Following China’s sudden decision to cap its solar additions in 2018 late last month, Taiwan-based market research firm EnergyTrend has revised its forecast for the country’s solar capacity additions this year, and subsequently lowered its global forecast from 106 gigawatts (GW) to between 92 and 95 GW.
China shocked the solar industry in late April with a combined announcement by the National Development and Reform Commission (NDRC), the Ministry of Finance, and National Energy Administration (NEA), detailing a cap on new solar projects for 2018 and a reduction in the country’s Feed-in Tariff (FiT). The move was made to curtail oversupply in China, and has subsequently wrought havoc with analyst predictions for China — and the world’s — 2018 global capacity additions.
As such, market research firms and analysts have been scurrying to revise their forecasts for 2018.
GTM Research and parent company Wood Mackenzie announced in early June that it expected China’s policy shift could cut expected capacity in the country by 20 GW, and now expects China to install only 30 GW. A few days later, IHS Markit shifted its forecast for China down from 48 GW to only 28.8 GW — most of which has already been installed thanks to a terrific first quarter and an existing pipeline, with the remainder likely to come from the exception to China’s new policies, those solar projects which are designed to lift poverty in rural areas.
IHS Markit, however, didn’t necessarily think this was going to cause a cataclysmic shift in its global forecast, which it only downgraded from its original prediction of 113 GW to 105 GW — remaining above the 100 GW mark, which would be a first, and remaining 11% higher than 2017.
Similarly, the European solar energy industry association Solar Power Europe believes that China’s policy shift won’t devastate its forecast, and CEO James Watson told me that “Despite the news from China we are not panicking and dropping the expected level of grid-connected solar in 2018 by much – our current estimates suggest we are on track for about 102 GW grid connected in the world.”

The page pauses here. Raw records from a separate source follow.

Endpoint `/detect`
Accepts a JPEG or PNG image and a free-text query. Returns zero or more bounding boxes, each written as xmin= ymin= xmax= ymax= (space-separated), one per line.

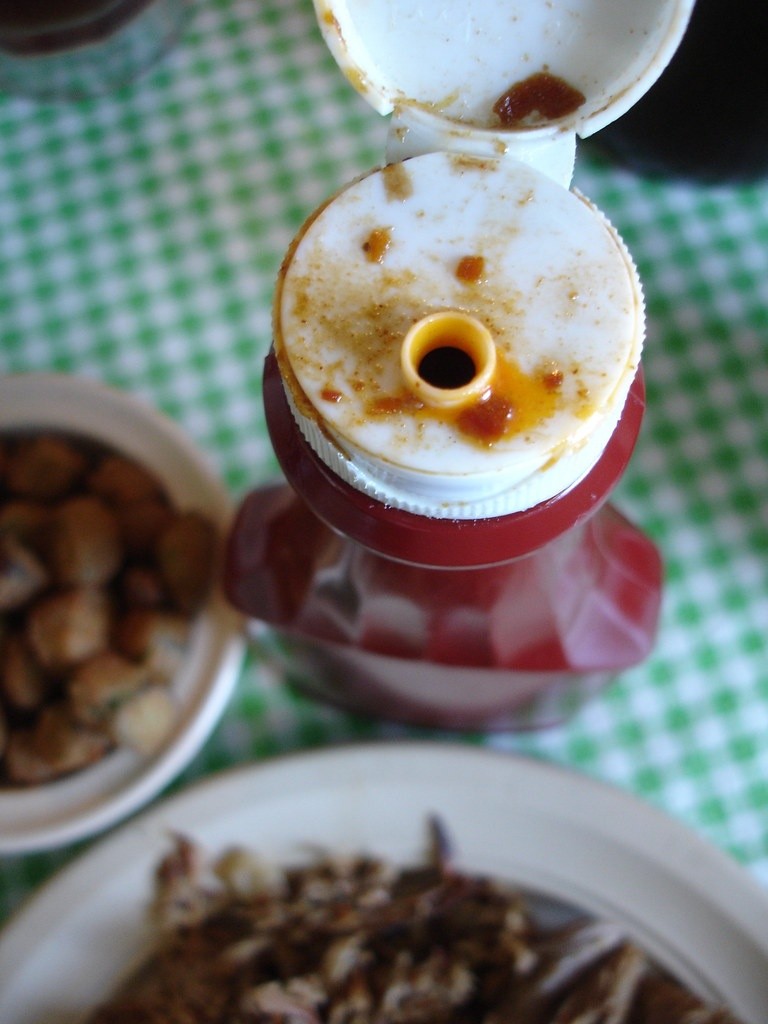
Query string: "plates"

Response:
xmin=0 ymin=737 xmax=768 ymax=1024
xmin=0 ymin=374 xmax=249 ymax=856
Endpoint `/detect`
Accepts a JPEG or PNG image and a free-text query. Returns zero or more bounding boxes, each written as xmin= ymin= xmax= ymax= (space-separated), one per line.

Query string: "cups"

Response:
xmin=0 ymin=0 xmax=193 ymax=102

In a way, some analysts predict that China’s sudden escape from 2018 capacity additions will free up a significant amount of solar product that will drop in cost, potentially opening up previously-unopened doors and opportunities.
Joining the fray of analyst firms revising their forecasts, Taiwan-based EnergyTrend, a division of TrendForce, now estimates that China’s solar capacity additions for 2018 will amount to between 29 and 35 GW, with a specific prediction of 31.6 GW. This will allow China to maintain its position as the dominant solar country in the world but will decrease global capacity additions in 2018 from 106 GW to between 92 and 95 GW — adding that it won’t exceed the 100 GW mark until 2019.
EnergyTrend expects Europe, South America, and Australia to all experience increased demand this year, while India will also see growth but will be impacted by uncertainties in policy and investment. The company also expects oversupply for solar manufacturers to be particularly severe this year, with costs expected to see continuous decline this year. In addition, EnergyTrend expects the oversupply to push module suppliers to seek overseas markets which will in turn reduce the average prices of solar PV modules in the global market, weakening the United States’ protection of domestic suppliers by its Section 201 trade case which resulted in a 30% tariff on imported solar cells and modules.